それはどこか別の国の言葉なのだろう。別の国の――というよりも、遥か昔の古代語であるようだ。
分かり合う努力、か。すらすらと歌のように紡がれるシルディの声を聞きつつシエラが思い浮かべたのは、金髪の騎士だった。
穏やかに笑い、ときどき怒り、そのあと決まって優しく頭を撫でてくる。
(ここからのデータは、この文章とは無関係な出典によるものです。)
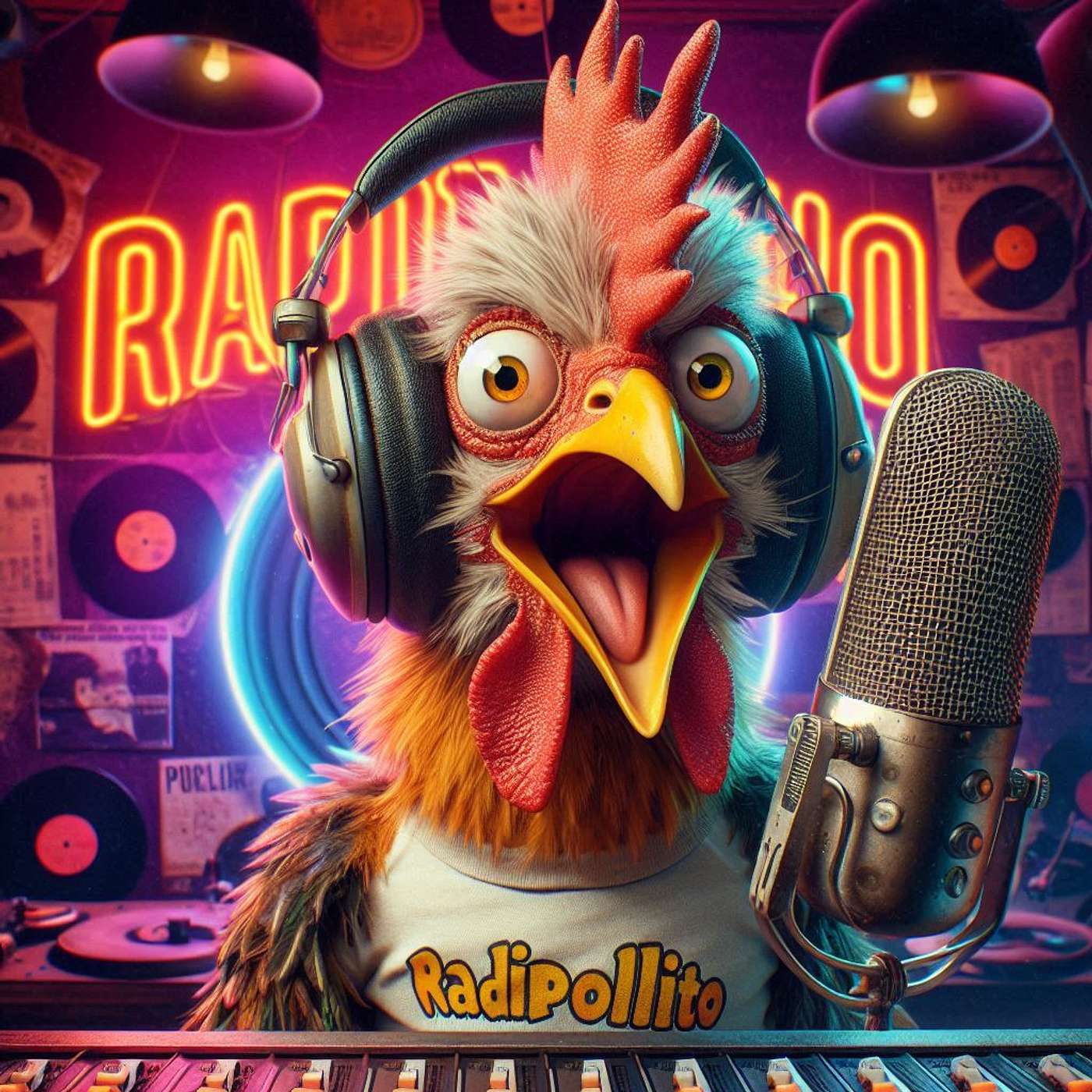 Desplumados por Radiopollito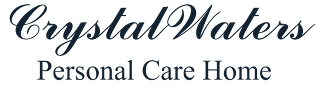 Crystal Waters Personal Care Home logo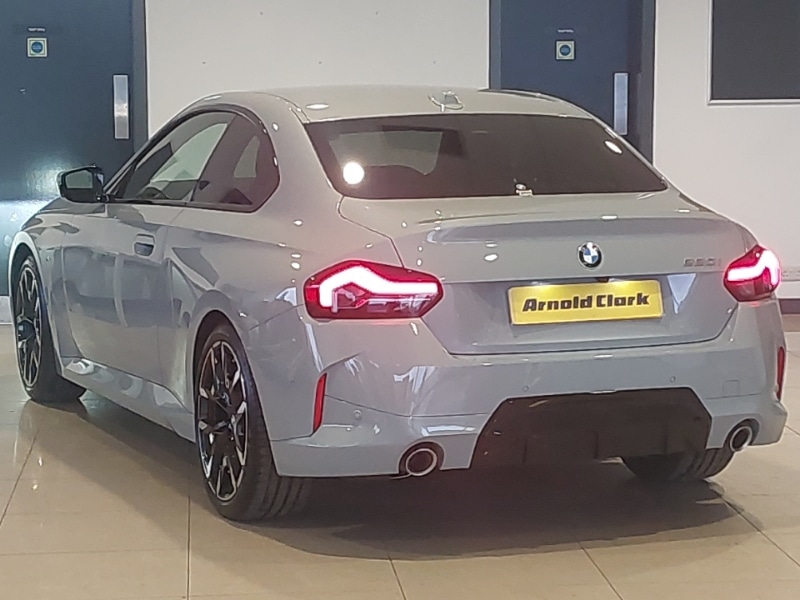 Used BMW 2 Series 2025 for sale - 76275845: Photo 3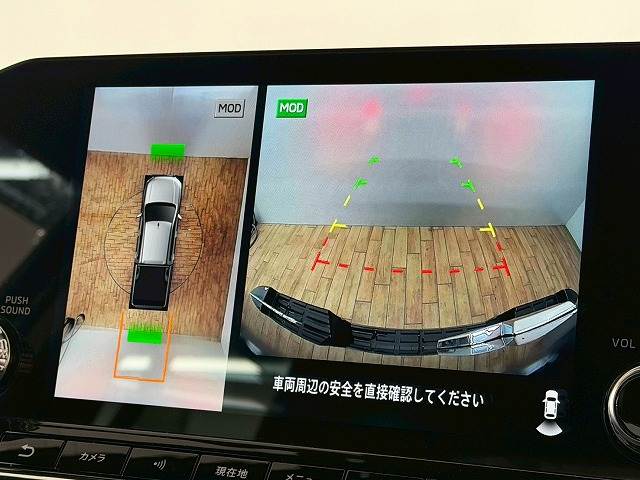 トライトンGSR 内装他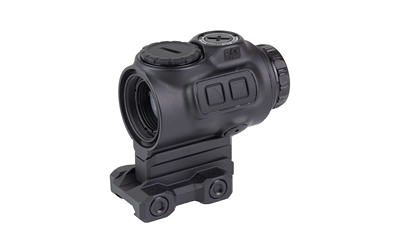 Primary Arms GLx 1x MicroPrism Prism Sight 1x Black ACSS Reticle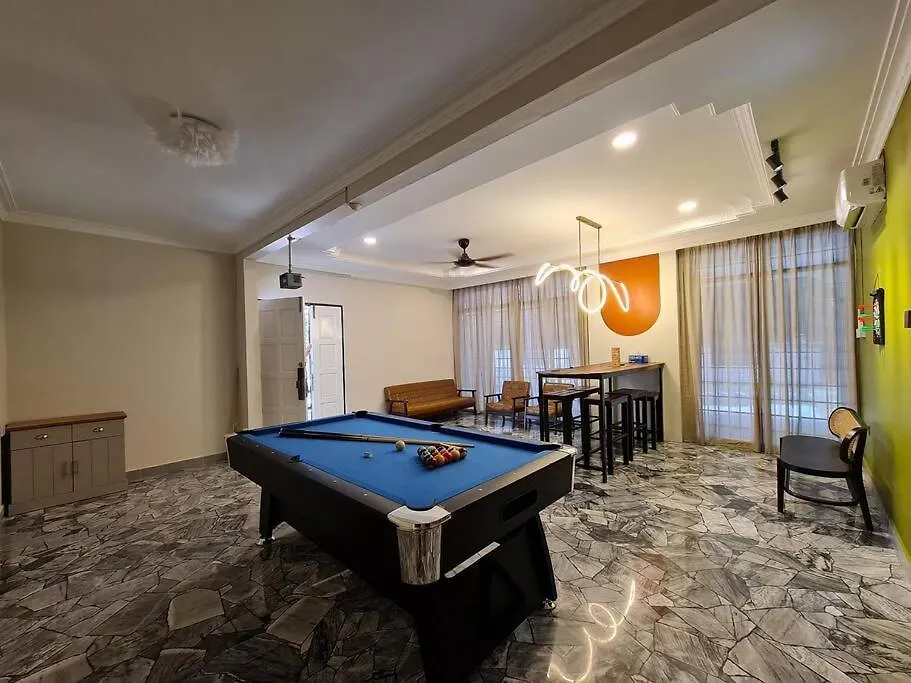 Holiday home Piano Homestay Alor Setar Malaysia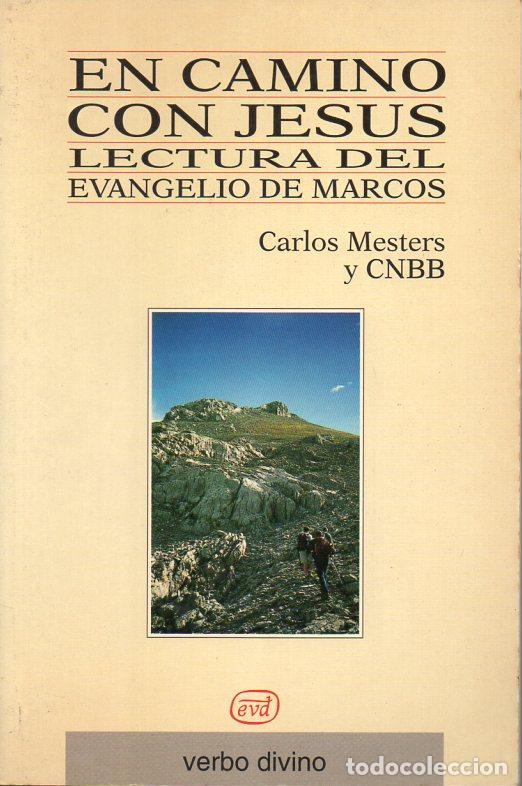Libros de segunda mano: MESTERS : EN CAMINO CON JES&Uacute;S - LECTURA EVANGELIO MARCOS (CASA DE LA BIBLIA VERBO DIVINO, 1997)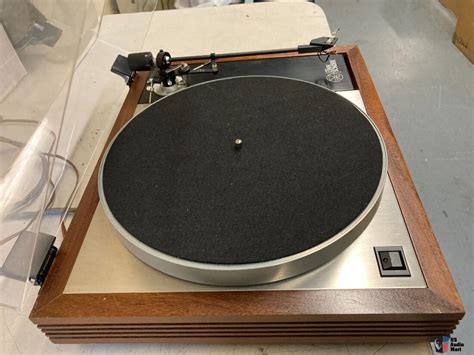 Linn Sondek LP12 Turntable Grace G 707 MKIII Tonearm Valhalla Power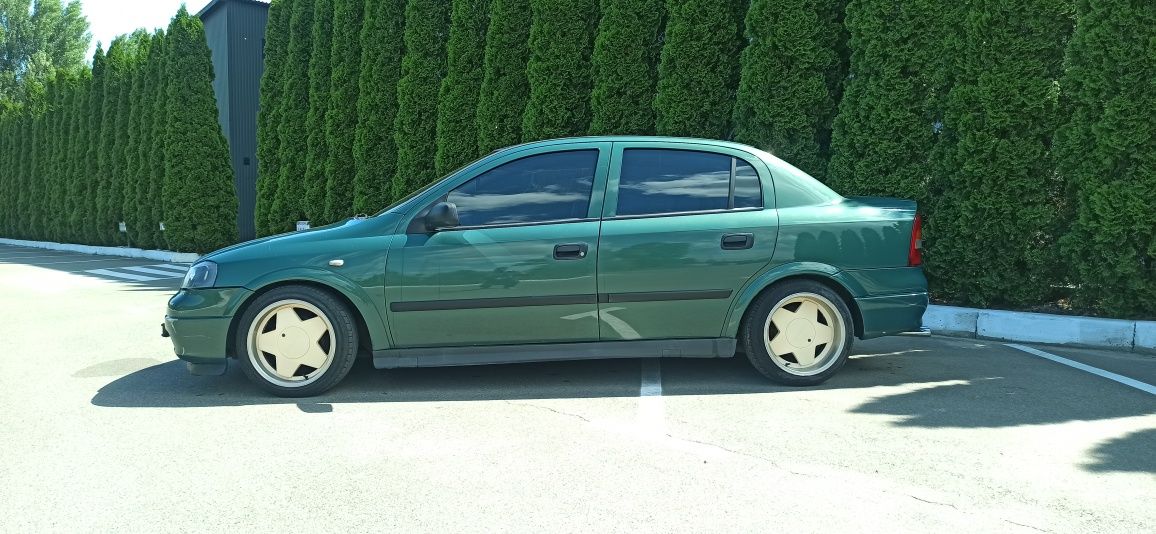 Opel astra g 2003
あの穏やかな声に名を呼ばれるとふわりと心が軽くなる気がした。
彼はこちらが思っていることを汲み取ってくれている。それは分かってくれている、と言ってもいいだろう。
では、こちらは?
名はエルクディア。王都騎士団の総隊長を統べる男で、竜騎士と呼ばれている。闊達に笑い、力強く支え、優しいけれどほんの一瞬血が凍るような表情さえ見せる。それがなんなのか、さっぱり分からない。
結局のところ、自分は彼のことをなにも知らないのだ。優しい穏やかな顔ばかり見て、血を浴びて戦場を駆ける様を見ようともしなかった。見たくないとすら思う。
つきり。よく分からない痛みが胸に刺さる。
「ぼんやりしてるね」とシルディが声を掛けてきたときにはもう既に痛みは消え、手のひらから砂粒が零れ落ちていくような寂寞だけが残っていた。
こちらに移動してきていたリースが祭壇をじっと見つめているのに気づき、読めるのかと尋ねてみる。返ってきたのは肯定とも否定とも取れる曖昧な一瞥のみで、彼とは分かり合う以前の問題だ。
歌のように続いていたシルディの声がふつりとやんだ。何度も頭を捻っているが、どうにも解読できないらしい。
「うーん、この先はちょっと様式が変わってるから読めないな。アビシュメリナの古代語とはまた別物みたいだ」
「同じ祭壇に彫られているのに?」
「ほら、ここ。継ぎ目があるでしょ? この暗さじゃどっちが新しいのか分からないけど、別の石版を繋ぎ合わせたものなんだよ、これ。なんのためにしたのかは分からないけど……」
「ここまでは読めたんだけど……」と言いつつシルディがなぞった刻み込まれた文字は、シエラからしてみればただの装飾にしか見えない。
へにょりと線が踊り、ところどころに鳥に似た絵さえある。これをどうやって読んだというのか不思議なものだ。
ほえほえ王子と言われつつも、やはり高等教育を受けてきたのだろう。どこか知的に映る横顔を見やり、小さく息をついた。